Tractability from overparametrization: The example of the negative perceptron

In the negative perceptron problem we are given $n$ data points $({\boldsymbol x}_i,y_i)$, where ${\boldsymbol x}_i$ is a $d$-dimensional vector and $y_i\in\{+1,-1\}$ is a binary label. The data are not linearly separable and hence we content ourselves to find a linear classifier with the largest possible \emph{negative} margin. In other words, we want to find a unit norm vector ${\boldsymbol \theta}$ that maximizes $\min_{i\le n}y_i\langle {\boldsymbol \theta},{\boldsymbol x}_i\rangle$. This is a non-convex optimization problem (it is equivalent to finding a maximum norm vector in a polytope), and we study its typical properties under two random models for the data. We consider the proportional asymptotics in which $n,d\to \infty$ with $n/d\to\delta$, and prove upper and lower bounds on the maximum margin $\kappa_{\text{s}}(\delta)$ or -- equivalently -- on its inverse function $\delta_{\text{s}}(\kappa)$. In other words, $\delta_{\text{s}}(\kappa)$ is the overparametrization threshold: for $n/d\le \delta_{\text{s}}(\kappa)-\varepsilon$ a classifier achieving vanishing training error exists with high probability, while for $n/d\ge \delta_{\text{s}}(\kappa)+\varepsilon$ it does not. Our bounds on $\delta_{\text{s}}(\kappa)$ match to the leading order as $\kappa\to -\infty$. We then analyze a linear programming algorithm to find a solution, and characterize the corresponding threshold $\delta_{\text{lin}}(\kappa)$. We observe a gap between the interpolation threshold $\delta_{\text{s}}(\kappa)$ and the linear programming threshold $\delta_{\text{lin}}(\kappa)$, raising the question of the behavior of other algorithms.

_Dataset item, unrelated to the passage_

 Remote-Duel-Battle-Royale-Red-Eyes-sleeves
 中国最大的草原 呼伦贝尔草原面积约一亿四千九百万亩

翻译：在负感知机问题中，我们给定 $n$ 个数据点 $({\boldsymbol x}_i,y_i)$，其中 ${\boldsymbol x}_i$ 是 $d$ 维向量，$y_i\in\{+1,-1\}$ 是二元标签。由于数据并非线性可分离，我们退而求其次，寻找具有最大可能 \emph{负}间隔的线性分类器。换言之，我们希望找到单位范数向量 ${\boldsymbol \theta}$，使得 $\min_{i\le n}y_i\langle {\boldsymbol \theta},{\boldsymbol x}_i\rangle$ 最大化。这是一个非凸优化问题（等价于在多面体中寻找最大范数向量），我们在两种随机数据模型下研究其典型性质。考虑 $n,d\to \infty$ 且 $n/d\to\delta$ 的比例渐近情形，并证明最大间隔 $\kappa_{\text{s}}(\delta)$ 的上界和下界——等价地，其反函数 $\delta_{\text{s}}(\kappa)$ 的界限。换句话说，$\delta_{\text{s}}(\kappa)$ 是过参数化阈值：当 $n/d\le \delta_{\text{s}}(\kappa)-\varepsilon$ 时，高概率存在一个能达到零训练误差的分类器；而当 $n/d\ge \delta_{\text{s}}(\kappa)+\varepsilon$ 时则不存在。我们对 $\delta_{\text{s}}(\kappa)$ 的界限在 $\kappa\to -\infty$ 时达到主阶一致。随后，我们分析了一种线性规划算法以求解该问题，并刻画了相应的阈值 $\delta_{\text{lin}}(\kappa)$。我们观察到插值阈值 $\delta_{\text{s}}(\kappa)$ 与线性规划阈值 $\delta_{\text{lin}}(\kappa)$ 之间存在差距，这引出了其他算法行为的问题。